┌─ Selected text

# Arctic-EDS Data Preparation

## Objectives
This notebook will execute the necessary preprocessing of data prior to being ingested into Rasdaman. The scope of this notebook will cover two "plates" in the original Environmental Atlas of Alaska.

### Plates
#### Mean / Min Max July Temperature
#### Mean / Min / Max January Temperature
![mean_min_max_jan_temp.png](attachment:mean_min_max_jan_temp.png)

To create modern versions of these plates will want two coverages in Rasdaman, one for each plate (month).

## Replacement Data
There are two datasets that we'll pull from to revamp the above plates.

### Historical 
 - CKAN entry: [Historical Monthly and Derived Temperature Products Downscaled from CRU TS data via the delta method - 2 km](http://ckan.snap.uaf.edu/dataset/historical-monthly-and-derived-temperature-products-downscaled-from-cru-ts-data-via-the-delta-m)
 - This dataset has monthly temperature products downscaled from CRU TS data via the delta method.
 - 2 km spatial resolution.
 - CRU TS version 4.0. These are essentially interpolated observations.
 - Range: 1901 - 2015
 
### Projected
 - CKAN entry: [Projected Monthly and Derived Temperature Products - 2km CMIP5/AR5](http://ckan.snap.uaf.edu/dataset/projected-monthly-and-derived-temperature-products-2km-cmip5-ar5)

└─

§ **Problems to work on**:
**a.** What year range does the historical dataset cover, according to the Arctic-EDS data preparation notes?
**b.** Pick up the Arctic-EDS data preparation notes after their final line and keep writing them.

┌─ Dataset rows

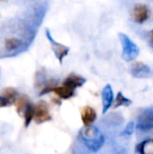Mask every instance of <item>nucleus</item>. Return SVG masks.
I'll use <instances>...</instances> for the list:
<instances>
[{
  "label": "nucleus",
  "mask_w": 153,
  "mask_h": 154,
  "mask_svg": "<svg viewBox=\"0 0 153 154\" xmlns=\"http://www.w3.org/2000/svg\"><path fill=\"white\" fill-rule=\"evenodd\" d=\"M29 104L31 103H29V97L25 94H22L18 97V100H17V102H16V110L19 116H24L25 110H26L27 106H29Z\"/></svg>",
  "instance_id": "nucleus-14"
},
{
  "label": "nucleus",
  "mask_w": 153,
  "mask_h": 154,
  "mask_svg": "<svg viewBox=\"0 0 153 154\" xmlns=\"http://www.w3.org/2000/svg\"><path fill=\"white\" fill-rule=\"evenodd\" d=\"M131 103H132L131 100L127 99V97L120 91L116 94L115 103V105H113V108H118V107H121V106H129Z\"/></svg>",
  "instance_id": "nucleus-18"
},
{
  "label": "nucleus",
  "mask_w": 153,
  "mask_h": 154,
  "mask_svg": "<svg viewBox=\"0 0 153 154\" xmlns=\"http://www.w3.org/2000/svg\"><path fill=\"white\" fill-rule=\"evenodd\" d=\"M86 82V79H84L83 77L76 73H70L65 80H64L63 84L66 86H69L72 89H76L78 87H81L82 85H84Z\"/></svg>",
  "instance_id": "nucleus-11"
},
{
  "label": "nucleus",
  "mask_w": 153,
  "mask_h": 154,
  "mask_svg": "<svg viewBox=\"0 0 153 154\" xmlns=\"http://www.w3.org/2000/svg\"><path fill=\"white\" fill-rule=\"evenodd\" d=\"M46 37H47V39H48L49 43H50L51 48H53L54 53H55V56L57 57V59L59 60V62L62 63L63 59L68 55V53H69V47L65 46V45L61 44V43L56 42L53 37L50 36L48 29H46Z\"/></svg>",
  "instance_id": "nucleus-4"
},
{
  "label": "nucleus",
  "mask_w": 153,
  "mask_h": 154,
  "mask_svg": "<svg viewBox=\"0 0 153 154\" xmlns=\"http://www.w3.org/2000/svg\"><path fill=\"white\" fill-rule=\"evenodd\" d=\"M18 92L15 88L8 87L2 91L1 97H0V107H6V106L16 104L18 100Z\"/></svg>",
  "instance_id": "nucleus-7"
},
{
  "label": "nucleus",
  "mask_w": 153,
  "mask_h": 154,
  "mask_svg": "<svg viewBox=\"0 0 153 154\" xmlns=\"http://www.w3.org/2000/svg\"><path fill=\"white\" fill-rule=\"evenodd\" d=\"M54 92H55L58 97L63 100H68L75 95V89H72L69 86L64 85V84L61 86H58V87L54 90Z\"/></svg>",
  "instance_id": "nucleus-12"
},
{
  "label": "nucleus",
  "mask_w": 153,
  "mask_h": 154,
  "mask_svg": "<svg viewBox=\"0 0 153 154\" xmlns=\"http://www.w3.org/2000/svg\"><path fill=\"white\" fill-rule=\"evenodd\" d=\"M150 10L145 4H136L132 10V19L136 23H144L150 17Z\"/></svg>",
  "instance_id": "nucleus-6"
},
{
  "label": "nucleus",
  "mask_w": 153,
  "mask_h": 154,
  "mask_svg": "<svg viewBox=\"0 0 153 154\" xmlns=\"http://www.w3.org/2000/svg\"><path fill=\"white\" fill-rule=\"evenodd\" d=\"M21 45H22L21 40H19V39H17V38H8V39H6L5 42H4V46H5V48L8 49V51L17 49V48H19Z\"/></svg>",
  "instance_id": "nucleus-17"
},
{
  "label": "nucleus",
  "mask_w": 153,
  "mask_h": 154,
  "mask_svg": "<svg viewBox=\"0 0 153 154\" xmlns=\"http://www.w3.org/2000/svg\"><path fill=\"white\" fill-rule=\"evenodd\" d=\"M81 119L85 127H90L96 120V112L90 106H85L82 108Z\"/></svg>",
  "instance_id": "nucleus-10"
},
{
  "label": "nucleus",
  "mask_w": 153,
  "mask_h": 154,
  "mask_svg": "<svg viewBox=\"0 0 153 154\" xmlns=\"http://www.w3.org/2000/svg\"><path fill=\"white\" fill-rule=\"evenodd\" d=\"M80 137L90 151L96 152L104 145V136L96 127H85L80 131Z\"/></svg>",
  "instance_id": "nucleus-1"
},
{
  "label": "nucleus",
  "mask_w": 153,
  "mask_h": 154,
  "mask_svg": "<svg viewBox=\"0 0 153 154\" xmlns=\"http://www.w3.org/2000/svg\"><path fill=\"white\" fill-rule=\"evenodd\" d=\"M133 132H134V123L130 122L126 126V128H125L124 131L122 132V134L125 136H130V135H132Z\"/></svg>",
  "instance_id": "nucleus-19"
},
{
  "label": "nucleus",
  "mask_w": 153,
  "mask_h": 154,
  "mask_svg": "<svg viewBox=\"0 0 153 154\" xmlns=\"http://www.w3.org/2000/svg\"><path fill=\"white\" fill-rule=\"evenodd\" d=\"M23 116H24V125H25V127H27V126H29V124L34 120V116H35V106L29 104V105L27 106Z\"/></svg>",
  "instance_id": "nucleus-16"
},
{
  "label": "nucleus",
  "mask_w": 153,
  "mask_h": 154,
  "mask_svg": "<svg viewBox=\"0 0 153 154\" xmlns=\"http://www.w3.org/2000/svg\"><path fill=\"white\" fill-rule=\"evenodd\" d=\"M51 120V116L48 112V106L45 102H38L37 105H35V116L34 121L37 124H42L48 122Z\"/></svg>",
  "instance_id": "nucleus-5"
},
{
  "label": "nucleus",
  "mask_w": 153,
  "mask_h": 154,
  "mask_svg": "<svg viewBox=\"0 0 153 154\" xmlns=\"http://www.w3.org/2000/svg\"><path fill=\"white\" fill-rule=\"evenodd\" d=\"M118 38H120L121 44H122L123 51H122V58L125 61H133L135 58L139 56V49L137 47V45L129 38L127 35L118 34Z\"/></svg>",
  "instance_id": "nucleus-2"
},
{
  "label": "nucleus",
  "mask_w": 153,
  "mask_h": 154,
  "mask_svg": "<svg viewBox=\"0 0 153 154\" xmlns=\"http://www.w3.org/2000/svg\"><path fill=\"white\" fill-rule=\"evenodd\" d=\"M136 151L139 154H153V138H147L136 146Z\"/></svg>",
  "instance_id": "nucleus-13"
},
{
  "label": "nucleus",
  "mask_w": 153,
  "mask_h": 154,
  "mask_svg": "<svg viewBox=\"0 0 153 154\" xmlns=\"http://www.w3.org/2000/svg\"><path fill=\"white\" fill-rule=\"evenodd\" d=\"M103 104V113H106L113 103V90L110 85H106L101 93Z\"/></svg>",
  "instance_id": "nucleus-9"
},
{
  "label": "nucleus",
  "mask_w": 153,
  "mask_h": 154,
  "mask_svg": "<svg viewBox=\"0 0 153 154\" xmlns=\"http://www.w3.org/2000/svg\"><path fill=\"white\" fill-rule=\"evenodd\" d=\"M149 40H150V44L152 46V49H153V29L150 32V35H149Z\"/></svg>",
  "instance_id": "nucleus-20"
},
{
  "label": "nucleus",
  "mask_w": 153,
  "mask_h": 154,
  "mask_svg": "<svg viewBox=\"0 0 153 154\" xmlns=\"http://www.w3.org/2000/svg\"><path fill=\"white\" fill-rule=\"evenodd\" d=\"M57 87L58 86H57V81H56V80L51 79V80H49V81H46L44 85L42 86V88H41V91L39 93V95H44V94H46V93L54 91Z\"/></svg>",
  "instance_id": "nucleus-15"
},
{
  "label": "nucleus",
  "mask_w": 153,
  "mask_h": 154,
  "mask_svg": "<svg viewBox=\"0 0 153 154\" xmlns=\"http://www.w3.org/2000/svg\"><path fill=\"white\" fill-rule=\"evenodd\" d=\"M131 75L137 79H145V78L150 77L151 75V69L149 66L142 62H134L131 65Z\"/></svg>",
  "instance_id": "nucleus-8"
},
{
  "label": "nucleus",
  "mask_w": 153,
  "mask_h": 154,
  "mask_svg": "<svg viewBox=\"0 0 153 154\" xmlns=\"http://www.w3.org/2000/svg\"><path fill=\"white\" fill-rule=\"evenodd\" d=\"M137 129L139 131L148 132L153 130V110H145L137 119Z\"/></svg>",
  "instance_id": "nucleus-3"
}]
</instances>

└─

§ **Answers in order**:
**a.** 1901 - 2015

**b.**
 - This dataset has projected monthly temperature products from various CMIP5/AR5 situations.
 - 2 km spatial resolution
 - Scenarios: RCP 4.5, RCP 6.0, RCP 8.5
 - Models: GFDL-CM3, NCAR-CCSM4, GISS-E2-R, MRI-CGCM3, IPSL-CM5A-LR, 5-Model Average
 - Range: 2006 - 2100
 - Downscaling: Delta  with a PRISM 1961 - 1990 baseline.
 
 ### Structure
 Once unzipped, these data are GeoTIFFs where each file is a single month of a single year for a single model/scenario (or historical) combination.

For the january coverage we'll want a coverage in Rasdaman with the following axes (besides x and y):
 - Year
 - Model
 - Scenario
 - Temperature Statistic (one of mean, minimum, or maximum).

## Processing
We don't actually need to do much because this dataset is already "production-grade" - meaning it used in other apps and is a seminal dataset in our CKAN data portal. We will need to grab the data, so that means running some commands to shuffle data around. I recommend you jump on an *ATLAS* compute node to do the data shuffle.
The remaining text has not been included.